• In order to maintain a certain price point, many sellers of new properties will offer “incentives” to purchasers in lieu of a reduction in the price. The most common one is to include a “decorating allowance”. I have seen “decorating allowances” as high as $100,000 but they can be of any amount. This basically means that the purchaser would get this amount back as a “credit” upon completion. Normally this is done at the lawyer/notary’s office in the statement of adjustments.

    Decorating allowances can pose a problem when obtaining financing!

    This past week a client I had approved called me from the lawyer’s office saying that a problem had come up. Up to that point I was sure we had taken care of everything and I tracked the process to ensure everything went smoothly. “So what could be up?” I thought. It turns out that I was not told about a “decorating allowance” that was involved in the purchase. When the lender found out, they reduced the mortgage amount accordingly. The client was now short of money.
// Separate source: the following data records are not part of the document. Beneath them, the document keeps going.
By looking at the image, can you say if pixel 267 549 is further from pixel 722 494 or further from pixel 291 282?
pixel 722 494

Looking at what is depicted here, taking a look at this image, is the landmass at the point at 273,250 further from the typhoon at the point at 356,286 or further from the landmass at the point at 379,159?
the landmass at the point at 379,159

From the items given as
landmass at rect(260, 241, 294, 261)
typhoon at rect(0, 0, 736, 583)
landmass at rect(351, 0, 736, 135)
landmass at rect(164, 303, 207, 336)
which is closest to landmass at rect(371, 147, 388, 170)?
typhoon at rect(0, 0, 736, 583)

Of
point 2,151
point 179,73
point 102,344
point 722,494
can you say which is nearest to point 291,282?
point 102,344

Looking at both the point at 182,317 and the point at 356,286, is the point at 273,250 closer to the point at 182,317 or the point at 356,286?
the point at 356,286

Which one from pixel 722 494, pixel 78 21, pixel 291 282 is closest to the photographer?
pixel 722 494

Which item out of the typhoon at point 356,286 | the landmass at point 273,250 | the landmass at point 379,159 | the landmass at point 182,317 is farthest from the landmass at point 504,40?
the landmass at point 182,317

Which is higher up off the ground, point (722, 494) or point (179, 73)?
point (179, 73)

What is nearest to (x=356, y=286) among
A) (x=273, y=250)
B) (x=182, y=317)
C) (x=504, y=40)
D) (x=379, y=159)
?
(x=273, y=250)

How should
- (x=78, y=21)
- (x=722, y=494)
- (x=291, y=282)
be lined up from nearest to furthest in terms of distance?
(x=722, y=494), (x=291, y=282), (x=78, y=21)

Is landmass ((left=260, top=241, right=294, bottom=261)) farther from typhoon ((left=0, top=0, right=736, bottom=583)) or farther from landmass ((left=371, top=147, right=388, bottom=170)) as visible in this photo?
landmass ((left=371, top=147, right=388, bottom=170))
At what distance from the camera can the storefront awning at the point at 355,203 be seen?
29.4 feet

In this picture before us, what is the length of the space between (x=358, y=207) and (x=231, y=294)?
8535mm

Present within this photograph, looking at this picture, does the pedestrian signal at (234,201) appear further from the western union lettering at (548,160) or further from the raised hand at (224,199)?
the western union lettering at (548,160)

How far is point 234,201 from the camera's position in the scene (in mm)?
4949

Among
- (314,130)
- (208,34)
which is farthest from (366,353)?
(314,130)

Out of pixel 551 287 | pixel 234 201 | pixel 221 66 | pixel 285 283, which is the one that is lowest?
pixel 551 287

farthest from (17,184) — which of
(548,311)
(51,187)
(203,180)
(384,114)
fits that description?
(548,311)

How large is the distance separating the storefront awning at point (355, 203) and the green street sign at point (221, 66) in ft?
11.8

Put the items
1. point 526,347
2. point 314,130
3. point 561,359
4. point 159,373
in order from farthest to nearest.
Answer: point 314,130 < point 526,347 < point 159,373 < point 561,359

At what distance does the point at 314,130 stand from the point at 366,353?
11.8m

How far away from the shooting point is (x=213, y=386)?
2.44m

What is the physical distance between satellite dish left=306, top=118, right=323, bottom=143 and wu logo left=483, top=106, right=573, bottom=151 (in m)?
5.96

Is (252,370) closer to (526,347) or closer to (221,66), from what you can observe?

    This is a typical application by lenders when incentives like these are involved. Most lenders will reduce the purchase price by the value of the “decorating allowance” and lend based on the lower value.

    In the case of this client I was never told about the incentive thus could not make the necessary arrangements nor provide the proper advice in respects to it. How did the lender find out? Well, the lawyer/notary involved is required by the lender to disclose to the lender any “unusual” credits being provided to the client. Typical instructions from the lender will have this requirement. This is how the lender found out in respects to my client.

    Luckily I was able to resolve the situation for my client in time for the closing as the amount involved was not huge. If it was a “$100,000 decorating allowance” it would have been…well, I just don’t want to think about it even.

    So, always disclose all information in respects to your purchase to the person arranging the financing. Decorating allowances may sound nice but can be a problem if not disclosed.